Девчонка Кафа оказалась немой, то есть совсем не говорила.
Зато татарин Пугаев болтал сколько хотел. «Ну, что делается в стране! — весело болтал. — В сухую пустыню плуги трехлемешные везут для вспашки. — Бесперерывно болтал. — Каналы роют. Адыгею сделали сплошь грамотной. Мичурин яблоки переделывает чуть не в груши. А мы тут небо коптим». Совсем ничего не боялся.
Лейтенант Рахимов, слушая, тряс рукавами полушубка.
На пол звонко падали оттаявшие кусочки льда. Теперь сам видел: девчонка была страсть какая тощенькая, будто ее поп защекотал. Такой спать да спать, ждать солнца, ручонки прозрачные, а ее на Колыму — за связь с врагами народа. Ну, какая, в общем, связь? Ну, прислуживала у инженера. Хотя, если по Инструкции, — правильно. Синюю кожу вполне можно отнести к уродствам, таким как «непропорциональность размеров головы по отношению к туловищу, необычайно большая голова, выступающий лоб, любые видимые диспропорции тела, которые могут показаться отврати…» Помнил, там дальше было незаконченное слово, знак переноса.

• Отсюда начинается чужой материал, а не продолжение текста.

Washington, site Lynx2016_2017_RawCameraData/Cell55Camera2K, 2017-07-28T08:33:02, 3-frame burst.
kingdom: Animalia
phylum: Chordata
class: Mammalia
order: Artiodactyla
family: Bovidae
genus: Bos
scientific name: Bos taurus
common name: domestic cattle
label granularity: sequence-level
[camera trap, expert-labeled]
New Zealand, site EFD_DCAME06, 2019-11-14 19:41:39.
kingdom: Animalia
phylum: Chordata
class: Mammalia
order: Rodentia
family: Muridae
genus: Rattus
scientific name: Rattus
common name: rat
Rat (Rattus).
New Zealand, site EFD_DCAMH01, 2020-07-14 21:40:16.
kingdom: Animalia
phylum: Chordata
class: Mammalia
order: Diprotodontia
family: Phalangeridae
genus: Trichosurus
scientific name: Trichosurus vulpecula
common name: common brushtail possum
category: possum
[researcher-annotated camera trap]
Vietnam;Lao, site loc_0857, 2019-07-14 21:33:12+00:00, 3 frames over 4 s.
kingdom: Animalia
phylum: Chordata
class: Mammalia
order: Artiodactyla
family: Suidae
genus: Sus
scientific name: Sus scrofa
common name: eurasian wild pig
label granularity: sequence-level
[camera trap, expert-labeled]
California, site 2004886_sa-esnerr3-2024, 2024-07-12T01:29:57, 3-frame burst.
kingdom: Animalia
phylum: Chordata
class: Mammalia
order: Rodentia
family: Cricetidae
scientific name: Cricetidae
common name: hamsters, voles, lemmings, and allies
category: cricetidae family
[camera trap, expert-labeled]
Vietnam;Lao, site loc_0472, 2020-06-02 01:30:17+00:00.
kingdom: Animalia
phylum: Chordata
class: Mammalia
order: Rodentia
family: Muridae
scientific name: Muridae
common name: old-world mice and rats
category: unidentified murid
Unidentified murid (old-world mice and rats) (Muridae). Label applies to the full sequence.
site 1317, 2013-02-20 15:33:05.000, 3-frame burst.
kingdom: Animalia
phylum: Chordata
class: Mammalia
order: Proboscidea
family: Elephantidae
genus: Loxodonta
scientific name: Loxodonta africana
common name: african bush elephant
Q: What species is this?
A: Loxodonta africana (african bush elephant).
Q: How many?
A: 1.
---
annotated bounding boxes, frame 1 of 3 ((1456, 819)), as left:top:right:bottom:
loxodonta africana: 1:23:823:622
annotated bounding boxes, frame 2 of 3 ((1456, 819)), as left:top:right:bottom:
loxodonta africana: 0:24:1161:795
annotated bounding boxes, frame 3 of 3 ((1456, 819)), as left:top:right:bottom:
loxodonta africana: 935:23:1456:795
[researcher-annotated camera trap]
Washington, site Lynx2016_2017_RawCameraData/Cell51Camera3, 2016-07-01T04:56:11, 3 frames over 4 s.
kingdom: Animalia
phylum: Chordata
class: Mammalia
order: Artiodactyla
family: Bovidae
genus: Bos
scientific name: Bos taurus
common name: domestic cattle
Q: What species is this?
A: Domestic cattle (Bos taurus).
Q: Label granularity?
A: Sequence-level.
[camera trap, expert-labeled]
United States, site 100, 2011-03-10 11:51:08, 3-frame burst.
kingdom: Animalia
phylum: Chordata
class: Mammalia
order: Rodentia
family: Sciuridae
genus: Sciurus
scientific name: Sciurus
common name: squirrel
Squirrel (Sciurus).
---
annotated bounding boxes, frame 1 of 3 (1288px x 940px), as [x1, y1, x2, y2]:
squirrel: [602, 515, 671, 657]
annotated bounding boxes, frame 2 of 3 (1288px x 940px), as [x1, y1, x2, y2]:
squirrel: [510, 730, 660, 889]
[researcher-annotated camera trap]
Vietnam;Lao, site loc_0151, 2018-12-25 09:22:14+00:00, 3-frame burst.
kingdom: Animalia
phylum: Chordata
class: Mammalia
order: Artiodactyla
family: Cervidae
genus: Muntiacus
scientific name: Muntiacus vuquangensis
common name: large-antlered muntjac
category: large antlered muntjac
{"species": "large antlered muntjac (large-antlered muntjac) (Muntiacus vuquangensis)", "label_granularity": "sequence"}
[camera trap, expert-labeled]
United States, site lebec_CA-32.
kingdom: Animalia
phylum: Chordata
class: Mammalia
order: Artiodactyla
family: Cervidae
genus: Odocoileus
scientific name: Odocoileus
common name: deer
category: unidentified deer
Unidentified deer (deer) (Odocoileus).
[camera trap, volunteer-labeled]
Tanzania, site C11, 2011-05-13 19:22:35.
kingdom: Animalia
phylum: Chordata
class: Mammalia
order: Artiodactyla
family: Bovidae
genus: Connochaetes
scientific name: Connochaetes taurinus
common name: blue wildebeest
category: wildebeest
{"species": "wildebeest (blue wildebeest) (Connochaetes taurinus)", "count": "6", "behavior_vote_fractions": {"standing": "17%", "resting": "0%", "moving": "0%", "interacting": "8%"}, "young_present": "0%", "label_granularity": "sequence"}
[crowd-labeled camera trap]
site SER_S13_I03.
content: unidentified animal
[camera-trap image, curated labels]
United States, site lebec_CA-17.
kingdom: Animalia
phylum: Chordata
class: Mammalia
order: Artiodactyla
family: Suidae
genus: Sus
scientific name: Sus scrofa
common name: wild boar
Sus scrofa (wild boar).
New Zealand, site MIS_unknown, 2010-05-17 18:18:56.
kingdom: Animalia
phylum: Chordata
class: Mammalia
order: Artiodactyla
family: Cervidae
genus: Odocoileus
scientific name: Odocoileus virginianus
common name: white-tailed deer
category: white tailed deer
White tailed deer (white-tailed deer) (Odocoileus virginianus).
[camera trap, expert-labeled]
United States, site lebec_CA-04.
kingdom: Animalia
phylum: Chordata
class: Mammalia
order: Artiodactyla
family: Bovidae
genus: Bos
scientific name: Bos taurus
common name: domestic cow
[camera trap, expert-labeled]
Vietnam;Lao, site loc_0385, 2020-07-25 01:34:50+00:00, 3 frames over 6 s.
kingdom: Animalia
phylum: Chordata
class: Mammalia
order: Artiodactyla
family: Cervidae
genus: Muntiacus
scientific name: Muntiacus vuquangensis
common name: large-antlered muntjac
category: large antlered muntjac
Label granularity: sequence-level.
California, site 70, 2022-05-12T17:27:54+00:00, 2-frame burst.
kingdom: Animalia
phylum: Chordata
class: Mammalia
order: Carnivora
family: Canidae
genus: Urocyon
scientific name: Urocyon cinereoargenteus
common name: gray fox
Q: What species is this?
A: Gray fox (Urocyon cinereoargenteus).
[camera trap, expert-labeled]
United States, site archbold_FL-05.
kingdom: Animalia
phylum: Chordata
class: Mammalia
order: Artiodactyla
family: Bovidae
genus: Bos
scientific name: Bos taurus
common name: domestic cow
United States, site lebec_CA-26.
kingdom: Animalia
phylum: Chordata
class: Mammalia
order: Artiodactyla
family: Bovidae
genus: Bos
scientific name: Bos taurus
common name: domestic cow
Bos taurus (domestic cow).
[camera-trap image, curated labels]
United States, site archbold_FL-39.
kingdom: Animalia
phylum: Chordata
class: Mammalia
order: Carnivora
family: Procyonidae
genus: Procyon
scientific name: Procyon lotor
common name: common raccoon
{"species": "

Отогревшись, сбросил полушубок, поддернул гимнастерку, взял девчонку за руку, мелкую, как у таракана.
«Звать как?»
Не ответила.
«Умеешь говорить?»
Не ответила, а татарин насторожился.
Весело забубнил, подбрасывая в печку дровишки:
«Я, товарищ уполномоченный, всяких живых баб и девок на свету видал. И в потемках видал, и в сумерках. И в телогрейках, и в шинелях, и в шубах, как угодно, и голых, само собой. У каждой на шее, в ушах или там на телогрейке прицеплено было что-нибудь цветастое, неказистое, но всегда приятное глазу — бантик, сережка, вышитая кошечка, цветочек. А у этой ничего. У нее даже слов нет, только кожа синяя».
Девчонка поняла, что о ней говорят, ушла в сени, загромыхала ведром.
— Что-то я не пойму никак. Как такая тощая этап выдержала?
— Другие бабы спасали, — разлил чай татарин.
Кружки жестяные, удобные — не разобьешь, только растоптать можно.
— Сами знаете, товарищ уполномоченный, какие у нас бабы, — стрельнул Пугаев веселым глазом. — Поначалу на этапе девчонку и в карты проигрывали, и обидеть норовили, а она как неразменный пятак. Уведут ее куда, смотришь, она опять сидит на своем месте. Однажды попала к одной лютой меньшевичке по кличке Павла. Та через девчонку с вохрой хотела договориться. Вроде все шло как надо, и старший вохровец заперся с девчонкой в пустом купе, а потом, видят, сам дверь открыл, синюю выпустил, а сам стоит и дрожит. Говорят, до сих пор ходит нараскоряку.
Словами этими как бы предупредил: вы, товарищ уполномоченный, с Кафой тоже поосторожнее. Вам не пойдет нараскоряку ходить.
Подумав, добавил:
— Девчонка у нас в теплицах следит за рассадой.
— Да какая рассада на командировке?
— А девчонка натрясла из одежды.
Видя, что лейтенант не понимает, пояснил:
— Видно, семена у нее с каких-то пор завалялись в карманах. Она же из Ленинграда, в домике за городом росла. Мало ли, любила шляться по полям. Я сам те семена видел. Мелкие, круглые, как мак, только цвета на них никакого, сразу лист вымахивает синий. Мы с Зазебаевым землю возим, назём собираем на командировках, где лошади еще не сдохли. Начальство травкой тоже не брезгует.
Быстро спросил:
— Сами откуда?
— Из Ленинграда.
— Я так и подумал.
— Это почему же так подумал?
— Ну так. Походка у вас особенная.
— А как тот агроном называл синюю травку?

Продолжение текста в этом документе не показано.